* **Exercise aim**:
Below, find the line of the items that contains "From the list". Return every line from that one through the last line of the items, unchanged and with both ends included.

-.-.-

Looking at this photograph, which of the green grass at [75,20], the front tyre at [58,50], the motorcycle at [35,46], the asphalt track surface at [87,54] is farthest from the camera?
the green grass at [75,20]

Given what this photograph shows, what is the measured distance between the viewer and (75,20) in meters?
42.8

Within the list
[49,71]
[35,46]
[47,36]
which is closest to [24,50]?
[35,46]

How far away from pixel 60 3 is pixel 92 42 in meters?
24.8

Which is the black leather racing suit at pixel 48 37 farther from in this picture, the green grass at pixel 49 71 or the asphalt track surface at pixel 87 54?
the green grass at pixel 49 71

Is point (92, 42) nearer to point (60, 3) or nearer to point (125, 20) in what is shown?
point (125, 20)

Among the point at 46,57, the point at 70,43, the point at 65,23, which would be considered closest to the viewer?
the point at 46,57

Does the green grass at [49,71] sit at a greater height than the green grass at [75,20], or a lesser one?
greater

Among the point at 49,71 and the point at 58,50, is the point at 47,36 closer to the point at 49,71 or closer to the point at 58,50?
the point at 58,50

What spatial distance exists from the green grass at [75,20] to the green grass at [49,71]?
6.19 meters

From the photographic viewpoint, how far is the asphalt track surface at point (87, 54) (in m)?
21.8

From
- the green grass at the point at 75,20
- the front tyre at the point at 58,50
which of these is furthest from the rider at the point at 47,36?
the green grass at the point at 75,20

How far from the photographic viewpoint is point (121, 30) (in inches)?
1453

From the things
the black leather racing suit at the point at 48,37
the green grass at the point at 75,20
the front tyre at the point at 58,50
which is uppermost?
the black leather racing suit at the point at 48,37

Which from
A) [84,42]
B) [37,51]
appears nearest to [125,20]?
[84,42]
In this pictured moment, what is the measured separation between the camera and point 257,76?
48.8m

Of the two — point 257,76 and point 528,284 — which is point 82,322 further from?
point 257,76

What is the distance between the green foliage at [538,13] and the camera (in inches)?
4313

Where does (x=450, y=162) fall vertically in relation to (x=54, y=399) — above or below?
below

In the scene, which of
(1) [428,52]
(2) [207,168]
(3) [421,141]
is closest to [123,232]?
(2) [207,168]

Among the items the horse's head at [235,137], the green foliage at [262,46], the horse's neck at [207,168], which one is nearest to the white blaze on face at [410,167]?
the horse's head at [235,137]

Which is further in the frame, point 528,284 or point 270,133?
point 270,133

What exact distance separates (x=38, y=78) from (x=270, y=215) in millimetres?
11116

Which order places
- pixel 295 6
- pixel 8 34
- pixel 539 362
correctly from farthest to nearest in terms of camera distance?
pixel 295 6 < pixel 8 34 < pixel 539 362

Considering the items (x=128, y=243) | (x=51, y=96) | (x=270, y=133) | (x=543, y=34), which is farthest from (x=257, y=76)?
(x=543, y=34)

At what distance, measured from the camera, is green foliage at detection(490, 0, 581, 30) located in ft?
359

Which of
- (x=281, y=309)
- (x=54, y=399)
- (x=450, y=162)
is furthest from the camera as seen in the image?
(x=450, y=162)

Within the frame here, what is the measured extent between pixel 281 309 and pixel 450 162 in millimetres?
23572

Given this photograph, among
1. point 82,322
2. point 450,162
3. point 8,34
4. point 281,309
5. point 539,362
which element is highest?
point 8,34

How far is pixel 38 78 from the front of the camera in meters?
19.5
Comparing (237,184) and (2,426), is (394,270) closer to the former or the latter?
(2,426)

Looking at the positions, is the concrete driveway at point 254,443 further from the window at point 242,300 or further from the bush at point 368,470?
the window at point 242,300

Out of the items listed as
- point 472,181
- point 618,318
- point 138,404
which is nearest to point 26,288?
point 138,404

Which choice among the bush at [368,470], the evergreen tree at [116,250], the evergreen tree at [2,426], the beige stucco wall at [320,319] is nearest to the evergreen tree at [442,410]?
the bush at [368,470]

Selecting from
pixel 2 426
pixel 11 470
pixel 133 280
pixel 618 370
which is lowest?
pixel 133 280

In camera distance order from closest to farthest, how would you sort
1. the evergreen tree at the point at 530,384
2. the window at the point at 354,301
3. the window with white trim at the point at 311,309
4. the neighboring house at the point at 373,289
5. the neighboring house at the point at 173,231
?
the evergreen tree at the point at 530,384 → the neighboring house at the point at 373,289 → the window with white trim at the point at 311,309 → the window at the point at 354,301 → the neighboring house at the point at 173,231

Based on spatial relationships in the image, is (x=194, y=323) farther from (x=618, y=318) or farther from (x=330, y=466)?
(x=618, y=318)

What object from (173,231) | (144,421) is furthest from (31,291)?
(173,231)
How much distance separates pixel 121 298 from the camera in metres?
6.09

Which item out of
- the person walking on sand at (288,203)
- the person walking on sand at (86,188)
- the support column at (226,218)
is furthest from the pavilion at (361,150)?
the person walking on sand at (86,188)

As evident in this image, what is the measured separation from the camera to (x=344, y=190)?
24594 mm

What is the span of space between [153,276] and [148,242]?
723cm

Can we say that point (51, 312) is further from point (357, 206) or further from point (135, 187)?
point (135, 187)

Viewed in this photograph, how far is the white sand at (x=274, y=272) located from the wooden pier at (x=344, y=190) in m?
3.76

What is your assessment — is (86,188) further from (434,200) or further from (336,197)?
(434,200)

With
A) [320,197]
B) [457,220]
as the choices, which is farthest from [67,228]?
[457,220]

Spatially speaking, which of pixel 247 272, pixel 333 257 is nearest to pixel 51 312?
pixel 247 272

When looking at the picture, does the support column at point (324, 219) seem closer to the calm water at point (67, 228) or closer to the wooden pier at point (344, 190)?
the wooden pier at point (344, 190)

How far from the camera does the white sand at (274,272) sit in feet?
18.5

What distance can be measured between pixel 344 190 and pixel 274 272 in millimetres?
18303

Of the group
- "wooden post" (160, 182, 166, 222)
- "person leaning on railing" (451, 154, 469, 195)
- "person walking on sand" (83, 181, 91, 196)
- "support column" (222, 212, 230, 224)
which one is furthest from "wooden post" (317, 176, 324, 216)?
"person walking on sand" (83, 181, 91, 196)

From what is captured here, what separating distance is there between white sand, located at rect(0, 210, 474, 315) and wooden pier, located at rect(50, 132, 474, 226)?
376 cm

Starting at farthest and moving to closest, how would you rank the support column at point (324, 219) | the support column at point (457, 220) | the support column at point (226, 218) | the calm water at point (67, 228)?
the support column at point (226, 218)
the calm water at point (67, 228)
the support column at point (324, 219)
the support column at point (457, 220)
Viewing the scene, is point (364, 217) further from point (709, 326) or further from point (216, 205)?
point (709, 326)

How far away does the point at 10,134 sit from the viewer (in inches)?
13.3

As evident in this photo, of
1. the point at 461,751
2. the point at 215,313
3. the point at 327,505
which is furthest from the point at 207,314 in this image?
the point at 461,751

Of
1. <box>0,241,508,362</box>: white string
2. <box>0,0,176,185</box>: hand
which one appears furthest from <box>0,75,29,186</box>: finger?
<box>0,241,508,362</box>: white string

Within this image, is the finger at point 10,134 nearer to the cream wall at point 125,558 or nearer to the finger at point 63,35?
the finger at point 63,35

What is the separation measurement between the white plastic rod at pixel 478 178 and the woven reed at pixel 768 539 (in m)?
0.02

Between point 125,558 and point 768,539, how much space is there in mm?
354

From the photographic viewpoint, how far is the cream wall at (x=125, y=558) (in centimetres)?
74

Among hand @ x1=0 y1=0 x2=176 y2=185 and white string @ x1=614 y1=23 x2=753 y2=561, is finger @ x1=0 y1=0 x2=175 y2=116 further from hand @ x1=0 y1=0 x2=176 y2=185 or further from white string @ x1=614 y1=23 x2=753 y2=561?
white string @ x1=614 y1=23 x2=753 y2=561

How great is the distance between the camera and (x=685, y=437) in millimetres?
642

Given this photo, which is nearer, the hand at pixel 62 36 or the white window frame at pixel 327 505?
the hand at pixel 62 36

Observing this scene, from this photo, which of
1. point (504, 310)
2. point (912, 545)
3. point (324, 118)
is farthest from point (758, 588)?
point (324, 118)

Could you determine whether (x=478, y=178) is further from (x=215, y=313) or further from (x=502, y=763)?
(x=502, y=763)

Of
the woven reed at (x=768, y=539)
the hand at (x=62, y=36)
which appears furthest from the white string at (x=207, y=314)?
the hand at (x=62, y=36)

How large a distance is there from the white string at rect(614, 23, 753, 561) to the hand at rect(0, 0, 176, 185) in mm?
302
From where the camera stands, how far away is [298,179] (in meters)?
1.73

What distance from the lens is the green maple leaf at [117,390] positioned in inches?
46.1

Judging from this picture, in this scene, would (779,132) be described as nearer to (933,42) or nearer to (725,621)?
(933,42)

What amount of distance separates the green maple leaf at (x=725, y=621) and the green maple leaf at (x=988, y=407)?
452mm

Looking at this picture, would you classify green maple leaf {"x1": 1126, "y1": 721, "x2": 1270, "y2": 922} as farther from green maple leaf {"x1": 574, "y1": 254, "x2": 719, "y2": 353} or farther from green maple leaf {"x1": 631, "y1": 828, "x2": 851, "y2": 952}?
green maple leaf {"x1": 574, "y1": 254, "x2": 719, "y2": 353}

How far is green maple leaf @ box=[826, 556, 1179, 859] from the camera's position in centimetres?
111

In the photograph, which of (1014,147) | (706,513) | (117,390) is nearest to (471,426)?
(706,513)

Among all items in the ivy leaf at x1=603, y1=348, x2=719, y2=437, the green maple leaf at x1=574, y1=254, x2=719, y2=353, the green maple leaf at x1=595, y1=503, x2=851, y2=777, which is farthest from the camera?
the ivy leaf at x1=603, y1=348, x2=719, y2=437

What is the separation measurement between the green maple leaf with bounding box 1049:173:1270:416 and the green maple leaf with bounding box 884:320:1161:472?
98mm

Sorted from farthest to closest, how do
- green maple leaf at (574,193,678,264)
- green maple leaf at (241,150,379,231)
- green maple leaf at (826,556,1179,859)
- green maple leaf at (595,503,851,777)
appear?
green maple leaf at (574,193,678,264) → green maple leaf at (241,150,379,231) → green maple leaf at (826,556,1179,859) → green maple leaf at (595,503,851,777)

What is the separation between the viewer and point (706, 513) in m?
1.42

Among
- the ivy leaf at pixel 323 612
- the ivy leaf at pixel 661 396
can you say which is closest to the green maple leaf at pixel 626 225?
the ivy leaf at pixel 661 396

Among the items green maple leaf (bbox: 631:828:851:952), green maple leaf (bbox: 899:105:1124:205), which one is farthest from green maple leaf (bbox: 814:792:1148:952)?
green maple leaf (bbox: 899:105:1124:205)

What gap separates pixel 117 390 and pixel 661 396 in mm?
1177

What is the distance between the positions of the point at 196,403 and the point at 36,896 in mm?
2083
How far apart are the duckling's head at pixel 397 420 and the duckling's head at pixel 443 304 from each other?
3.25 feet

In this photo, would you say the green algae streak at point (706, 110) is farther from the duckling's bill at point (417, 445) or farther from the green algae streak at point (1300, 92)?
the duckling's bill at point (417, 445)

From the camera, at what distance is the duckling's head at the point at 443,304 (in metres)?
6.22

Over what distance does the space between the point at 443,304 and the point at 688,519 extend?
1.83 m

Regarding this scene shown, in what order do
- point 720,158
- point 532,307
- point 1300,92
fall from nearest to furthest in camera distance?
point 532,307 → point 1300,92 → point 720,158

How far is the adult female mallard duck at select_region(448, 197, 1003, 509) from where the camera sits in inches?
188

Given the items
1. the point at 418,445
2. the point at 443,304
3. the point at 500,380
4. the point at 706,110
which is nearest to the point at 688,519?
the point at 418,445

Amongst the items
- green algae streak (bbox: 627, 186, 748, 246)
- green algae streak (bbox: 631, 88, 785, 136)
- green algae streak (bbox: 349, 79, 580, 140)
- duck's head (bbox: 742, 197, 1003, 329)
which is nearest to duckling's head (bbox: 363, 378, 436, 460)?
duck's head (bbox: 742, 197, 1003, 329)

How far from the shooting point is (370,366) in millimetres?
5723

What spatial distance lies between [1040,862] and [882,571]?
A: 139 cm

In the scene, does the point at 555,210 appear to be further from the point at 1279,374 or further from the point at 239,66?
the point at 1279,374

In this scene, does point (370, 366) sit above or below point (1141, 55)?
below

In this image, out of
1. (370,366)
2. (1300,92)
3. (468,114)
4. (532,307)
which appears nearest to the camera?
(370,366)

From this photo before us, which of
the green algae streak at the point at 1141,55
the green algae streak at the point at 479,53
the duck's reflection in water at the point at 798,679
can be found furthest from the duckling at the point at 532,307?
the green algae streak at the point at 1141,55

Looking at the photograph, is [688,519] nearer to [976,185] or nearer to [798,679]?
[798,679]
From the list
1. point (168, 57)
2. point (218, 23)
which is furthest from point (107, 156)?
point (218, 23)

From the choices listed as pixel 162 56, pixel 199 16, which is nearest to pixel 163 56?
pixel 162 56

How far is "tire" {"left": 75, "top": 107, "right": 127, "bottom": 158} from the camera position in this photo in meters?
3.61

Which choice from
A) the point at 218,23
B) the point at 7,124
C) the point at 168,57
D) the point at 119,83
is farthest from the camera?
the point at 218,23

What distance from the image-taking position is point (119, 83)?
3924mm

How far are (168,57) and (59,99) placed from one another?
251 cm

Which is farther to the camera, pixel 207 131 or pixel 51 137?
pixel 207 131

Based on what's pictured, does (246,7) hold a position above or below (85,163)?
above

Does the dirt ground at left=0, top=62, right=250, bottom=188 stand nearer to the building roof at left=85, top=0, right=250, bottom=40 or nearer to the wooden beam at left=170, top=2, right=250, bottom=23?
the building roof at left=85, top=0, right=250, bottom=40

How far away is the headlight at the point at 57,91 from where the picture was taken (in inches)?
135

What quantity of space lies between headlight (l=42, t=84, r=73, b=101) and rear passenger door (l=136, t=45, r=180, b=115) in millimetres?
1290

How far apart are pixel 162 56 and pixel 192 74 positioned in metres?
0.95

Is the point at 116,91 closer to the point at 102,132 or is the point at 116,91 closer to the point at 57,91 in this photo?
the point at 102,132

-.-.-

* **Worked answer**:
From the list
1. point (168, 57)
2. point (218, 23)
which is furthest from point (107, 156)?
point (218, 23)

From the choices listed as pixel 162 56, pixel 199 16, which is nearest to pixel 163 56?
pixel 162 56

How far is "tire" {"left": 75, "top": 107, "right": 127, "bottom": 158} from the camera position in this photo in meters?
3.61

Which choice from
A) the point at 218,23
B) the point at 7,124
C) the point at 168,57
D) the point at 119,83
is farthest from the camera?
the point at 218,23

What distance from the image-taking position is point (119, 83)?
3924mm

How far are (168,57) and (59,99) placed from one another?
251 cm

Which is farther to the camera, pixel 207 131 or pixel 51 137?
pixel 207 131

Based on what's pictured, does (246,7) hold a position above or below (85,163)?
above

Does the dirt ground at left=0, top=62, right=250, bottom=188 stand nearer to the building roof at left=85, top=0, right=250, bottom=40 or nearer to the wooden beam at left=170, top=2, right=250, bottom=23?
the building roof at left=85, top=0, right=250, bottom=40

How far away is the headlight at the point at 57,91 from where the picture was taken (in inches)?
135

What quantity of space lies between headlight (l=42, t=84, r=73, b=101) and rear passenger door (l=136, t=45, r=180, b=115) in millimetres?
1290

How far apart are pixel 162 56 and pixel 192 74 positioned in metres?
0.95

Is the point at 116,91 closer to the point at 102,132 or is the point at 116,91 closer to the point at 57,91 in this photo?
the point at 102,132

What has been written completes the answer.